This may be debatable, but old Greek literature tells us that there
lived, in the beautiful ancient city of Athens, a remarkable man named
Socrates. He had an academic as well as a political following in Athens
and he gathered, intrigued and touched many young minds during his
ethical inquiries. While the youth of Athens celebrated Socrates as
their great teacher, he considered himself a midwife, giving birth to
the souls of reason, and a gadfly, stinging the morally apathetic
civilians of Athens and waking them from their slumber.
If a leader had gathered people under the banner of justice (insaf)
in Socrates’ Athens, he would have asked those people what they meant by
justice. His ethical inquiries addressed the very basic issues of
society as well as the human nature.

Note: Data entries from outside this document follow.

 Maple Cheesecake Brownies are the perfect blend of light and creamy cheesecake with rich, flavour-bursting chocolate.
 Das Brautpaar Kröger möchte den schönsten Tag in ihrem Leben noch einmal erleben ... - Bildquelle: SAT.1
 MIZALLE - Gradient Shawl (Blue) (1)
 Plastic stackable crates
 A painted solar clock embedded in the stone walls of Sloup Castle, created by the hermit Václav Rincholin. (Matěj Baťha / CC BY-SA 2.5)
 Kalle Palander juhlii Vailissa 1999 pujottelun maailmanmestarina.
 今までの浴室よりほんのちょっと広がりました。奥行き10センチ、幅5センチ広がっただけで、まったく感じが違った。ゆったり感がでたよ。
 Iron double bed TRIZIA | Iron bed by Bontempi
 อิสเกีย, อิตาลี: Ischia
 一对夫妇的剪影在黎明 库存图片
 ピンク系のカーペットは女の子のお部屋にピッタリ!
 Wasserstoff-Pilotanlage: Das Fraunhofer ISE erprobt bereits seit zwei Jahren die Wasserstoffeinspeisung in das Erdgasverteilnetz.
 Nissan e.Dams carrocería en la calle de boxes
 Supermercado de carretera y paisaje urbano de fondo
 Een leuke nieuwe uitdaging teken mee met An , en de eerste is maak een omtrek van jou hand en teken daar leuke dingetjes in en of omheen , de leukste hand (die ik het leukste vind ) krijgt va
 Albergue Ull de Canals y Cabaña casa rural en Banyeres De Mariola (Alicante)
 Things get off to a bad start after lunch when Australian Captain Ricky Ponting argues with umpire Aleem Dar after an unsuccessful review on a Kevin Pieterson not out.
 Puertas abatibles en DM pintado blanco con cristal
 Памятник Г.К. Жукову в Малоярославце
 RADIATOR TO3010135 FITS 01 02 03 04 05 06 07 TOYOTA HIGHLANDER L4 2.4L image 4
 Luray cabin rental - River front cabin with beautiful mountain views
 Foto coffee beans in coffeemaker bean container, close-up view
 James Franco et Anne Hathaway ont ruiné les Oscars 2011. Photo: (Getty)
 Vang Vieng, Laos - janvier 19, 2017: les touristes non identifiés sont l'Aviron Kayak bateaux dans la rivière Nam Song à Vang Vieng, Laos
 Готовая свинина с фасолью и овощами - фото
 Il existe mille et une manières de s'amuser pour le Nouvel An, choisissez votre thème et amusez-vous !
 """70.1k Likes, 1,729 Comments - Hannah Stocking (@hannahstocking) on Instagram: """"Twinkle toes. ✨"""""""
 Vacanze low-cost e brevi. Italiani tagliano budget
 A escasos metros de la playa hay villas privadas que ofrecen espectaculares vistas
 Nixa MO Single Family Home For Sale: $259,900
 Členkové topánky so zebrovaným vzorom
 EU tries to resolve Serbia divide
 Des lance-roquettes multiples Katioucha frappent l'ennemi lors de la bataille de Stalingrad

All he did was ask questions in a
discourse to help other people establish reasoned arguments for their
opinions. This method, that we now call the Socratic Method, helped the
youth of Athens understand how flawed their reasoning had been up till
then, and how the political elite was benefitting from the stunted
intellectual growth of the civilian population. So, Athens’ political
moto at the time of Socrates was “anything goes,” people put financial
gains over societal virtues and the individual morality had only to do
with worldly pleasures. Much to the displeasure of Athens’ social elite,
some young people were so motivated by Socrates’ discourses on justice,
courage, knowledge and wisdom that they pointed some dangerous fingers
at their fathers. Not long after that, Socrates was brought to trial on
the charges of corrupting the youth and leading them astray, and the
consequence of this for Socrates was death by hemlock.
Let’s now compare the ‘corrupted youth of Socrates’ to the youth of
today’s Pakistan. It may not be that Pakistan Tehreek-e-Insaf (PTI)
managed the largest young voters’ turnout in the 2013 elections, but
there is absolutely no doubt to the fact that a substantial majority of
the urban youth population sided with PTI. We cannot be completely sure
of how our rural youth voted but the more visible, urban youth has been
very active since their favourite cricketer joined the race for Prime
Minister-ship. Their obnoxious presence took social media by storm in
2013 and 2014, and corrupted social media for the rest of us, forever.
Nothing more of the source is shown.